An oddity of this year's NCAA tournament: with New Mexico's loss tonight, the westernmost remaining team is Baylor. Waco is east of the geographical center of the contiguous 48; with 24 teams remaining, the western half of the US has been entirely eliminated.
That's never happened before. Only once in the 62 tournaments played since they went to 16 teams in 1951 has the Sweet Sixteen been without a team west of Texas, in 1985. But UNLV didn't exit the tournament until Sunday of that year, so they were still in at this point.
I don't know what, if anything, to make of this. I'd be more inclined to think it was just a random quirk if some high west coast seeds had been upset, but as it was the PAC-12 could barely scrape together even one tournament-worthy team.
I have a suspicion that the relative lack of exposure of the PAC-12 since their games went to Fox is hurting recruiting there; the MWC has also slid their games onto less exposed networks.

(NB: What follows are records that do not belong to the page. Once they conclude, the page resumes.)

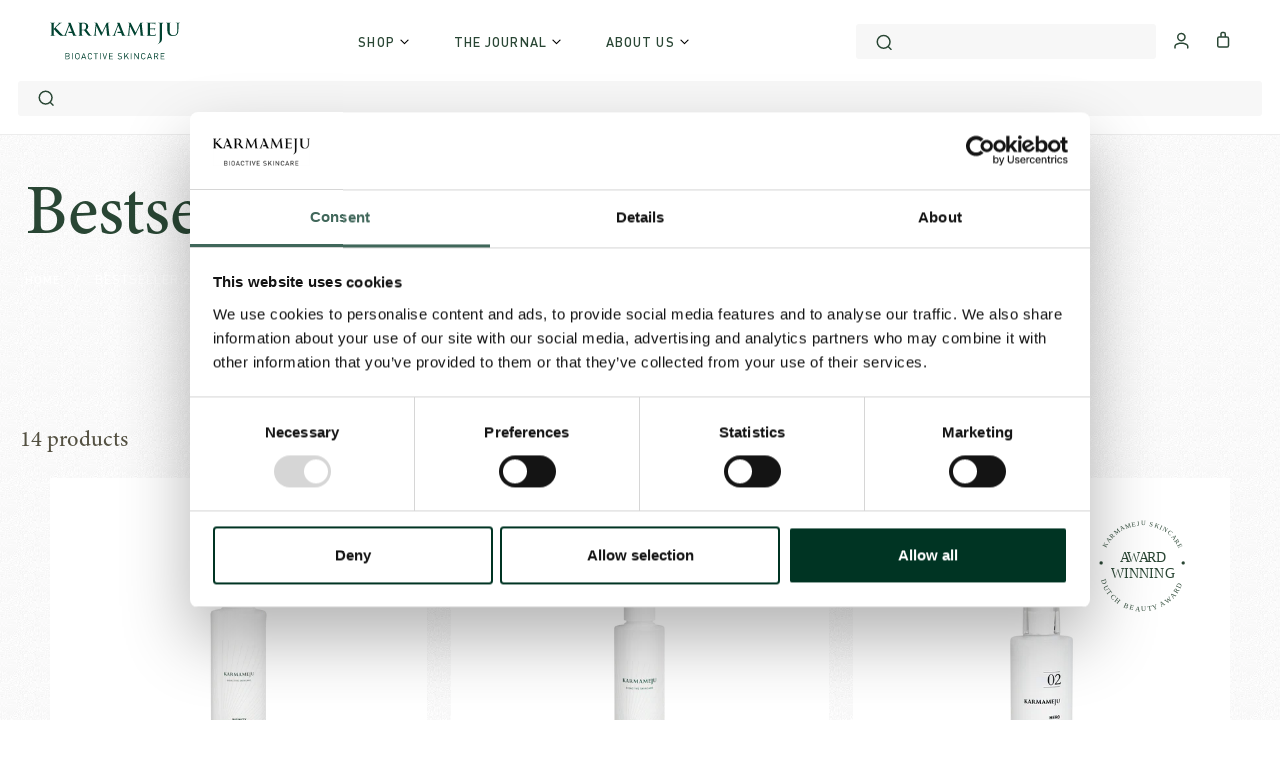

--- FILE ---
content_type: image/svg+xml
request_url: https://dxkmbl8uwuv9p.cloudfront.net/karmameju-com/1689667489930/1ee72f0d-b457-4dab-b03f-cf0c8e3787da/__Editor's+choice.svg
body_size: 5279
content:
<?xml version="1.0" encoding="UTF-8"?>
<svg id="Layer_1" data-name="Layer 1" xmlns="http://www.w3.org/2000/svg" viewBox="0 0 175 173.25">
  <defs>
    <style>
      .cls-1 {
        letter-spacing: 0em;
      }

      .cls-2, .cls-3, .cls-4, .cls-5 {
        fill: #2a4634;
      }

      .cls-6 {
        letter-spacing: -.01em;
      }

      .cls-3 {
        font-size: 13px;
      }

      .cls-3, .cls-5 {
        font-family: DIN-Regular, DIN;
      }

      .cls-7 {
        letter-spacing: 0em;
      }

      .cls-4 {
        font-family: Minion3-Medium, 'Minion 3';
        font-size: 25px;
        font-weight: 500;
      }

      .cls-8 {
        letter-spacing: 0em;
      }

      .cls-9 {
        letter-spacing: 0em;
      }

      .cls-10 {
        letter-spacing: 0em;
      }

      .cls-5 {
        font-size: 12px;
      }
    </style>
  </defs>
  <text class="cls-4" transform="translate(33.6 82.97)"><tspan class="cls-8" x="0" y="0">E</tspan><tspan class="cls-10" x="14.53" y="0">D</tspan><tspan class="cls-1" x="33.27" y="0">I</tspan><tspan class="cls-9" x="42.42" y="0">TO</tspan><tspan class="cls-7" x="77.35" y="0">R</tspan><tspan class="cls-6" x="92.55" y="0">’</tspan><tspan x="97.5" y="0">S</tspan><tspan class="cls-1" x="6.36" y="30">C</tspan><tspan class="cls-9" x="23.71" y="30">HOI</tspan><tspan class="cls-1" x="71.44" y="30">C</tspan><tspan x="88.79" y="30">E</tspan></text>
  <text class="cls-5" transform="translate(20.96 53.71) rotate(-60.62)"><tspan x="0" y="0">K</tspan></text>
  <text class="cls-5" transform="translate(25.97 45.13) rotate(-53.17)"><tspan x="0" y="0">A</tspan></text>
  <text class="cls-5" transform="translate(31.75 37.62) rotate(-45.7)"><tspan x="0" y="0">R</tspan></text>
  <text class="cls-5" transform="translate(38.78 30.53) rotate(-37.33)"><tspan x="0" y="0">M</tspan></text>
  <text class="cls-5" transform="translate(48.39 23.5) rotate(-29.12)"><tspan x="0" y="0">A</tspan></text>
  <text class="cls-5" transform="translate(56.69 18.96) rotate(-20.86)"><tspan x="0" y="0">M</tspan></text>
  <text class="cls-5" transform="translate(67.91 14.94) rotate(-12.62)"><tspan x="0" y="0">E</tspan></text>
  <text class="cls-5" transform="translate(77.01 13.07) rotate(-5.91)"><tspan x="0" y="0">J</tspan></text>
  <text class="cls-5" transform="translate(85.12 12.29) rotate(1.11)"><tspan x="0" y="0">U</tspan></text>
  <text class="cls-5" transform="translate(95.51 12.74) rotate(7.06)"><tspan x="0" y="0"> </tspan></text>
  <text class="cls-5" transform="translate(100.66 13.39) rotate(12.64)"><tspan x="0" y="0">S</tspan></text>
  <text class="cls-5" transform="translate(109.61 15.52) rotate(20.07)"><tspan x="0" y="0">K</tspan></text>
  <text class="cls-5" transform="translate(118.91 19.16) rotate(26.1)"><tspan x="0" y="0">I</tspan></text>
  <text class="cls-5" transform="translate(123.93 21.59) rotate(32.47)"><tspan x="0" y="0">N</tspan></text>
  <text class="cls-5" transform="translate(133.04 27.61) rotate(40.41)"><tspan x="0" y="0">C</tspan></text>
  <text class="cls-5" transform="translate(140.31 33.98) rotate(47.69)"><tspan x="0" y="0">A</tspan></text>
  <text class="cls-5" transform="translate(146.61 41.08) rotate(55.16)"><tspan x="0" y="0">R</tspan></text>
  <text class="cls-5" transform="translate(152.2 49.39) rotate(62.62)"><tspan x="0" y="0">E</tspan></text>
  <text class="cls-3" transform="translate(10.78 112.62) rotate(71.92)"><tspan x="0" y="0">K</tspan></text>
  <text class="cls-3" transform="translate(14.72 123.81) rotate(63.51)"><tspan x="0" y="0">A</tspan></text>
  <text class="cls-3" transform="translate(19.99 133.87) rotate(55.12)"><tspan x="0" y="0">R</tspan></text>
  <text class="cls-3" transform="translate(27.07 143.67) rotate(45.73)"><tspan x="0" y="0">M</tspan></text>
  <text class="cls-3" transform="translate(37.17 153.47) rotate(36.6)"><tspan x="0" y="0">A</tspan></text>
  <text class="cls-3" transform="translate(46.47 160.16) rotate(27.4)"><tspan x="0" y="0">M</tspan></text>
  <text class="cls-3" transform="translate(59.16 166.3) rotate(18.21)"><tspan x="0" y="0">E</tspan></text>
  <text class="cls-3" transform="translate(69.73 169.51) rotate(10.67)"><tspan x="0" y="0">J</tspan></text>
  <text class="cls-3" transform="translate(79.47 171.19) rotate(2.72)"><tspan x="0" y="0">U</tspan></text>
  <text class="cls-3" transform="translate(91.53 171.42) rotate(-3.83)"><tspan x="0" y="0"> </tspan></text>
  <text class="cls-3" transform="translate(97.95 170.93) rotate(-10.04)"><tspan x="0" y="0">S</tspan></text>
  <text class="cls-3" transform="translate(108.79 168.79) rotate(-18.34)"><tspan x="0" y="0">K</tspan></text>
  <text class="cls-3" transform="translate(119.79 164.79) rotate(-25.09)"><tspan x="0" y="0">I</tspan></text>
  <text class="cls-3" transform="translate(126.1 161.81) rotate(-32.23)"><tspan x="0" y="0">N</tspan></text>
  <text class="cls-3" transform="translate(136.9 154.63) rotate(-41.09)"><tspan x="0" y="0">C</tspan></text>
  <text class="cls-3" transform="translate(145.45 146.84) rotate(-49.25)"><tspan x="0" y="0">A</tspan></text>
  <text class="cls-3" transform="translate(152.69 138.1) rotate(-57.59)"><tspan x="0" y="0">R</tspan></text>
  <text class="cls-3" transform="translate(158.86 127.87) rotate(-65.96)"><tspan x="0" y="0">E</tspan></text>
  <circle class="cls-2" cx="11.72" cy="82.05" r="3.08"/>
  <circle class="cls-2" cx="162.91" cy="82.05" r="3.08"/>
</svg>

On the other hand you could put together a pretty good team just out of UCLA transfers, so maybe that isn't the whole story.
Thoughts, anyone?




I can't believe this isn't random. There are boatloads of talent in California and the rules that suggest plucking football players from CA is brutally difficult hold true for basketball as well. This is a pretty remarkable geographic occurrance, but I have to believe that the PAC will rebound sooner or later.
The fact that we don't get exposed to the PAC 12 much out here doesn't mean it isn't significant on the West Coast. When I lived in LA western basketball was very easy to follow and it gets a fair amount of play in print media for how large the market is. Kids growing up there know who is good. It just happens that right now they know that UCLA is a mess and USC got the NCAA smackdown. Things will turn around.
Servant. Pastor. Husband. Michigan fan in Duluth.